Après une scène pré-générique au suspense un peu loupé (des jump-scares faciles qui n’augurent rien de bon…), dans laquelle le policier incarné par (le décidément très mauvais) Mark Hamill enquête sur une maison de Beverly Hills où l’on a retrouvé des dizaines de chats pendus et égorgés, ainsi que le cadavre exsangue d’une jeune fille, le très beau générique nous plonge dans la mythologie fascinante des sleepwalkers à grand renfort d’illustrations malsaines et dérangeantes sur cette race « disparue » de mi-hommes, mi-félins. Une entrée en matière terriblement prenante et passionnante pour ce générique de toute beauté.

 

Puis vient enfin le moment de faire la connaissance de ces fascinantes créatures.
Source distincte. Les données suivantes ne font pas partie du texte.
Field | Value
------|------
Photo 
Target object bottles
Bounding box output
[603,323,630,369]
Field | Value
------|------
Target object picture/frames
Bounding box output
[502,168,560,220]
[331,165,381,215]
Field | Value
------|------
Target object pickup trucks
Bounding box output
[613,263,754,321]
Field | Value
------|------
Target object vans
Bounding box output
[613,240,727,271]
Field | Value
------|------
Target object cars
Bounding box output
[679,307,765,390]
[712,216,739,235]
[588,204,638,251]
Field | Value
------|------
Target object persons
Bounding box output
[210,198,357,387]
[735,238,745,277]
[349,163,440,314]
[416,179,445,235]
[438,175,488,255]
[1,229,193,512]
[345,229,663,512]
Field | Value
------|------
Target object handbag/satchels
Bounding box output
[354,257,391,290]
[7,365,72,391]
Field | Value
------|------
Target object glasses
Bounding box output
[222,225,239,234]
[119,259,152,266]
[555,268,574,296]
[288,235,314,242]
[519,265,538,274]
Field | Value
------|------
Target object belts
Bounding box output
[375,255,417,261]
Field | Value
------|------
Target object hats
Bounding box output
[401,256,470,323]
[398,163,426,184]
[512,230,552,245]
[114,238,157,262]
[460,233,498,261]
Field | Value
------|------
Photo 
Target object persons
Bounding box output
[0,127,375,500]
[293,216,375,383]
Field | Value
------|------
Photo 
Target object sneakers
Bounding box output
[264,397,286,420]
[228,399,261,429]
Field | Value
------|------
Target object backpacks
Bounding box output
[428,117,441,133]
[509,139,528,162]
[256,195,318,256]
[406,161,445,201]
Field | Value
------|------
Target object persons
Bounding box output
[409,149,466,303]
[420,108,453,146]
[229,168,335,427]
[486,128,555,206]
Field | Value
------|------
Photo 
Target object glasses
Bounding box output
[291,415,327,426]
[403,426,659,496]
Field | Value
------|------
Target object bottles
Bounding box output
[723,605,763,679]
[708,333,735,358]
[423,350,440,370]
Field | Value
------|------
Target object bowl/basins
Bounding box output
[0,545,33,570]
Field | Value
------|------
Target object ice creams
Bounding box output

Ce que les explications techniques du générique ne nous disent pas, Mick Garris nous le fait comprendre d’une manière aussi osée que véritablement touchante et drôle. Le générique se termine et nous voyons l’aiguille d’un vieux tourne-disque se poser sur un 33 tours fatigué au son crépitant. Retentit alors le langoureux Sleepwalk, de Santo & Johnny, évocation douce, sensuelle et mélancolique d’une certaine douceur de vivre et du bien-être à l’américaine. A l’étage, Charles, typique beau gosse américain adolescent du style « capitaine de l’équipe de football », est en train de se mutiler le bras avec le sourire. La musique qui retentit est pour lui le signal de rejoindre sa chère maman, une « M.I.L.F. » d’une sensualité ahurissante, à la voix douce et au visage tour à tour lumineux et ténébreux. Mary est retranchée derrière sa fenêtre. Elle observe les chats errants se regroupant dans le jardin et peste lorsque l’un de ses pièges échoue à trucider un de ces satanés félins qui la harcèlent. « Ils sont de plus en plus nombreux » s’inquiète-t-elle, véritablement pétrifiée par la peur et visiblement… en grand manque… Heureusement, Charles s’en charge ! Son fiston la rassure d’un baiser dans le cou et l’invite à danser… une danse tout d’abord gentillette et joyeuse mais qui dégénère très vite lorsque la mère, sans prévenir, embrasse langoureusement son fils, qui à son tour la porte dans ses bras et, brûlant de désir, l’emmène à l’étage… La musique de l’Amérique innocente continue de résonner dans la maison lorsque la porte de la chambre à coucher se referme et que nous imaginons une partie de jambes en l’air déchaînée dans la joie la plus totale, le tout sans la moindre trace de drame ou de pathos, comme si de rien n’était… Vu de l’extérieur, une étrange lueur bleutée émane des ébats incestueux des deux créatures ancestrales…

 

L’occasion pour Charles de constater que dans les yeux de sa mère, il y a toujours une lumière…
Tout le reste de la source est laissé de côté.